EDITORIAL


https://doi.org/jp-journals-10071-23832
Indian Journal of Critical Care Medicine
Volume 25 | Issue 5 | Year 2021

There is No Substitute for Human Intelligence

Vivek Kumar

Department of Critical Care, Sir HN Reliance Foundation Hospital, Mumbai, Maharashtra, India

Corresponding Author: Vivek Kumar, Department of Critical Care, Sir HN Reliance Foundation Hospital, Mumbai, Maharashtra, India, Phone: +91 9833731099, e-mail: drvivekmd@rediffmail.com

How to cite this article: Kumar V. There is No Substitute for Human Intelligence. Indian J Crit Care Med 2021;25(5):486–488.

Source of support: Nil

Conflict of interest: None

Indian Journal of Critical Care Medicine (2021): 10.5005/jp-journals-10071-23832

 

Artificial intelligence (AI) algorithms and handheld devices are two quantum jumps, which have brought point-of-care ultrasound (POCUS) to the forefront, facilitating bedside use by frontline medical personnel. Handheld machines now provide better quality images, while AI improves image acquisition and diagnostic yield. Handheld ultrasound is the new norm driving portability to the bedside, and these small “pocket rockets” are poised to be the next best friend forever (Bff) of frontline doctors after their cell phones. Using handheld device increases portability, reduces machine turnaround time, facilitates rapid diagnosis with reasonable accuracy, makes infection control easier, reduces number of personnel exposed, and reduces diagnostic cost, all this with an acceptable picture quality.

Put together, these developments guide beginners to acquire diagnostic quality images better than their skill set and provide analysis for yielding information more than their knowledge. Even if the user is a trained emergency physician, intensivist, and anesthesiologist, the addition of AI software will ensure consistent diagnostic quality images with automated analysis so that a diagnosis is not missed. While the human mind consciously scans and analyzes images, the AI algorithms are trained for the same by deep learning and perform the task with equal if not better alacrity.

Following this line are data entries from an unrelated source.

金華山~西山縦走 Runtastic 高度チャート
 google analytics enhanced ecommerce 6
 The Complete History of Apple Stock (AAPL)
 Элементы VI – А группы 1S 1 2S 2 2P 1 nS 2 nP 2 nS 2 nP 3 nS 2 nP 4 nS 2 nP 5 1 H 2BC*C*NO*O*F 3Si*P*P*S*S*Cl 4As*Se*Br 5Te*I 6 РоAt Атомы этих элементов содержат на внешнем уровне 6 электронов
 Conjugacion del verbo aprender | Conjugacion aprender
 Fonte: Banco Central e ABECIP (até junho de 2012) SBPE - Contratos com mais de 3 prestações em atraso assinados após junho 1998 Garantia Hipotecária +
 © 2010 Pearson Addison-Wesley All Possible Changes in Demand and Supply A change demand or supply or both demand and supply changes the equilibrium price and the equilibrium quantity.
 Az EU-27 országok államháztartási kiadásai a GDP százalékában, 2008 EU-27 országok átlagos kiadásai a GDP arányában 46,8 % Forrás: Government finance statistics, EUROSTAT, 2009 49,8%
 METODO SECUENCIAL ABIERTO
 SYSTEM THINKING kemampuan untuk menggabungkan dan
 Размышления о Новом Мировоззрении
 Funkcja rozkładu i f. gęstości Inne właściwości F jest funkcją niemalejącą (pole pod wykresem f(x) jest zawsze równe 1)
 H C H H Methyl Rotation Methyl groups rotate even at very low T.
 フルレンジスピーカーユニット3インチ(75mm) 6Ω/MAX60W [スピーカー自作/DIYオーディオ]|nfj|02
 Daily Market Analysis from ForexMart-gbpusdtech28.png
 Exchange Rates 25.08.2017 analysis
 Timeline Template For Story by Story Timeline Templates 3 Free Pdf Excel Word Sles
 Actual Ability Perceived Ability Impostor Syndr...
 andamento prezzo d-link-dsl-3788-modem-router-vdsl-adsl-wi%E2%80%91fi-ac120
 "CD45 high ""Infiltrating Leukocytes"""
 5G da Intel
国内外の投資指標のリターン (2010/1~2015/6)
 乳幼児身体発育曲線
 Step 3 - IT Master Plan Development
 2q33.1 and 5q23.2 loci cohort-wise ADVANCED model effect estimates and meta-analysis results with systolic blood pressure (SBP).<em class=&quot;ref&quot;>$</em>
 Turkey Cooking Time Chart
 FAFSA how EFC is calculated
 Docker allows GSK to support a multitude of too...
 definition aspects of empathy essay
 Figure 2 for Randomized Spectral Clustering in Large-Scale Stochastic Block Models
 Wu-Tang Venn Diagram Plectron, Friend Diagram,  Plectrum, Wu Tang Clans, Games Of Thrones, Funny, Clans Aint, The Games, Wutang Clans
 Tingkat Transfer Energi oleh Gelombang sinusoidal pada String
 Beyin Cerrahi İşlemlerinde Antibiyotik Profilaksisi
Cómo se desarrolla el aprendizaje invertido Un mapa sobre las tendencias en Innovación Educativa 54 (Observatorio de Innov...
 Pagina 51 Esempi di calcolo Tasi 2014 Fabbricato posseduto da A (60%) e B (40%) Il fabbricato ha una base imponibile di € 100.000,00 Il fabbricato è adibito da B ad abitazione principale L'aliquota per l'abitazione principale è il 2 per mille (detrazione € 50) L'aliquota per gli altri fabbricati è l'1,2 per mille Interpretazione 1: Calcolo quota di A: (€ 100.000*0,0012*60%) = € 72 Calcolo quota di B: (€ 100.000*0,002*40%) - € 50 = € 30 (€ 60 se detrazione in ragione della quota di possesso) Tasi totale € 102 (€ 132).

Deep learning is a form of machine learning, which is the science of training computers to perform tasks not by being explicitly programmed, but rather through enabling them to study patterns within data.1

On February 7, 2020, the US FDA authorized the marketing of the first AI-based software that guides users in real time to acquire diagnostic quality echocardiography images. “Today’s marketing authorization enables medical professionals who may not be experts in ultrasonography, such as a registered nurse in a family care clinic or others, to use this tool. This is especially important because it demonstrates the potential for artificial intelligence and machine learning technologies to increase access to safe and effective cardiac diagnostics that can be life-saving for patients”—accompanying statement by Robert Ochs, Ph.D., deputy director of the Office of In Vitro Diagnostics and Radiological Health in the FDA’s Center for Devices and Radiological Health.2

The approved software, Caption Guidance, was developed based on images acquired by 15 registered sonographers across a range of body mass index (BMI) and cardiac pathologies and validated by experts including cardiologists. The software algorithms were trained by more than 5,000,000 hand movements of cardiac sonographers enabling the machine to understand the impact of ultrasound probe position and movement on image quality. The software guides users to acquire 10 standard transthoracic echocardiography (TTE) views of the heart. The software monitors image quality continuously, and it calculates 6D geometric distance between the current probe location and probe location anticipated to optimize the image and applies corrective probe manipulations to improve image quality. The software recognizes image of diagnostic quality by a quality meter. When the quality meter exceeds a certain threshold, the video clip gets captured automatically (auto-capture). If auto-capture is not achieved in 2 minutes, then the user has the option to save the best clip. The software thus converts a suboptimal image into one of diagnostic quality. The software also has the capability to automatically calculate ejection fraction (auto-EF) without calculating chamber volumes with reasonable accuracy. The software is compatible with multiple machines.3

This approval was based on two studies, one of which is the study by Narang et al. subsequently published online in JAMA Cardiology on February 18, 2021.3 Narang et al. studied the use of this AI-guided software (Caption Guidance, Caption Health) guiding novice users (8 nurses) in conducting 240 scans capturing 10 transthoracic echocardiography views after minimal training (1-hour didactic lecture on familiarity with ultrasound machine and AI software, followed by 9 practice scans on volunteers). These AI-guided scans were compared with expert sonographer scans of the same patients done on the same machine without using AI guidance. The primary endpoints were qualitative estimation of LV size, LV function, RV size, and presence of nontrivial pericardial effusion. The FDA agreement required that at least 80% of scans be of acceptable quality for particular assessment. Secondary endpoints included six more parameters: qualitative assessment of RV function; left atrium size; structural assessment of the aortic, mitral, and tricuspid valves; and qualitative assessment of IVC size. The scans were reviewed by a panel of five expert echocardiographers. They reported adequate quality in 98.8% of nurse scans for primary endpoints—LV size, LV function, and presence of nontrivial pericardial effusion—and 92.2% adequacy for assessment of RV size; more than 90% adequacy for secondary endpoints except IVC size—57.5% and tricuspid valve—83.3%. They concluded that the integration of AI with medical imaging would allow use by novice users and in settings which do not have access to ultrasound. The study was adequately powered but did not enroll intensive care or emergency room patients.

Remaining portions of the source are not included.